Hybrid MPI + OpenMP
Often, Message Passing Interface (MPI) and OpenMP (Open Multi-Processing) are used together to make hybrid jobs, using MPI to parallelize between nodes and OpenMP within nodes. This means codes must be compiled with both, carefully launched with Slurm to set the number of tasks and cores per task correctly.
Example Code
Here is an example code using both:
#include <stdio.h>
#include <omp.h>
#include <mpi.h>
int main(int argc, char** argv)
{
// Initialize the MPI environment
MPI_Init(NULL, NULL);
// Get the number of processes
int world_size;
MPI_Comm_size(MPI_COMM_WORLD, &world_size);
// Get the rank of the process
int world_rank;
MPI_Comm_rank(MPI_COMM_WORLD, &world_rank);
// Get the name of the processor
char processor_name[MPI_MAX_PROCESSOR_NAME];
int name_len;
MPI_Get_processor_name(processor_name, &name_len);
int nthreads, tid;
// Fork a team of threads giving them their own copies of variables
#pragma omp parallel private(nthreads, tid)
{
// Obtain thread number
tid = omp_get_thread_num();
printf("Hello World from thread = %d, processor %s, rank %d out of %d processors\n", tid, processor_name, world_rank, world_size);
// Only primary thread does this
if (tid == 0)
{
nthreads = omp_get_num_threads();
printf("Number of threads = %d\n", nthreads);
}
} // All threads join primary thread
// Finalize the MPI environment.
MPI_Finalize();
}
Compilation
To compile it, load the compiler and MPI module and then essentially combine the MPI compiler wrappers (see MPI) with the OpenMP compiler options (see OpenMP). For the example above, you would do
module load gcc
module load openmpi
mpicc -fopenmp -o hybrid_hello_world.bin hybrid_hello_world.c
module load intel-oneapi-compilers
module load intel-oneapi-mpi
mpiicx -qopenmp -o hybrid_hello_world.bin hybrid_hello_world.c
module load intel-oneapi-compilers
module load openmpi
mpicc -qopenmp -o hybrid_hello_world.bin hybrid_hello_world.c
Batch Job
When submitting the batch job, you have to decide how separate MPI processes you want to run per node (tasks) and how many cores for each (usually the number on the node divided by the number of tasks per node). The best way to do this is to explicitly set
-N <nodes>
for the number of nodes--tasks-per-node=<tasks-per-node>
for the number of separate MPI processes you want on each node-c <cores-per-task>
if you want to specify the number of cores per task (if you leave it out, it will evenly divide them)
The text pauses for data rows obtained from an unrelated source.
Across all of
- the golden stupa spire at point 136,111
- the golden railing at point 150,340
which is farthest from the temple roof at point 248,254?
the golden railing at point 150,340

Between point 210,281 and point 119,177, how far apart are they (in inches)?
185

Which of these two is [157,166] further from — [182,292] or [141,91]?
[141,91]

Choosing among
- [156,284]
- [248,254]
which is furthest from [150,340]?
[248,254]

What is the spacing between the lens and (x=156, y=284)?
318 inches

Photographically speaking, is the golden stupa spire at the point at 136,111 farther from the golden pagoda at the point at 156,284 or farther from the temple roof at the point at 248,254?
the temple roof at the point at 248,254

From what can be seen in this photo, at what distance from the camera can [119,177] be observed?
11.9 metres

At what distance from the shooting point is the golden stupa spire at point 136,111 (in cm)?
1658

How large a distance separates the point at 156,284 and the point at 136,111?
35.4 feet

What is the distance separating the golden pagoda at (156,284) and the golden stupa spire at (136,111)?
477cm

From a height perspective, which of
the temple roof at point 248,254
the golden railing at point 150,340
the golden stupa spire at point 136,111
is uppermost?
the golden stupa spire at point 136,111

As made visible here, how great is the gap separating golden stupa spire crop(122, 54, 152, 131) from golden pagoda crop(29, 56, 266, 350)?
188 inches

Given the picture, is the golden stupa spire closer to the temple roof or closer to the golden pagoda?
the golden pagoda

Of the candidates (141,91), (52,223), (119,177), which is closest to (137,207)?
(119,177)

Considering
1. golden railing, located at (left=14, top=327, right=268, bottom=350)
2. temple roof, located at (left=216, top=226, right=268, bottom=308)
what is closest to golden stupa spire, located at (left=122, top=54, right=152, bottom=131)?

and then run the code in the jobscript with mpirun
, which will receive all the required information from Slurm (we do not recommend using srun
).
If we run the example above using two nodes where each node runs 2 tasks each that uses all cores (but not hypercores), one would use the following job script:
#!/bin/bash
#SBATCH --time=00:10:00
#SBATCH --nodes=2
#SBATCH --tasks-per-node=2
#SBATCH --partition=standard96:test
module load gcc
module load openmpi
export OMP_NUM_THREADS=$(( $SLURM_CPUS_ON_NODE / $SLURM_NTASKS_PER_NODE / 2 ))
mpirun ./hybrid_hello_world.bin
#!/bin/bash
#SBATCH --time=00:10:00
#SBATCH --nodes=2
#SBATCH --tasks-per-node=2
#SBATCH --partition=standard96:test
module load intel-oneapi-compilers
module load intel-oneapi-mpi
export OMP_NUM_THREADS=$(( $SLURM_CPUS_ON_NODE / $SLURM_NTASKS_PER_NODE / 2 ))
mpirun ./hybrid_hello_world.bin
#!/bin/bash
#SBATCH --time=00:10:00
#SBATCH --nodes=2
#SBATCH --tasks-per-node=2
#SBATCH --partition=standard96:test
module load intel-oneapi-compilers
module load openmpi
export OMP_NUM_THREADS=$(( $SLURM_CPUS_ON_NODE / $SLURM_NTASKS_PER_NODE / 2 ))
mpirun ./hybrid_hello_world.bin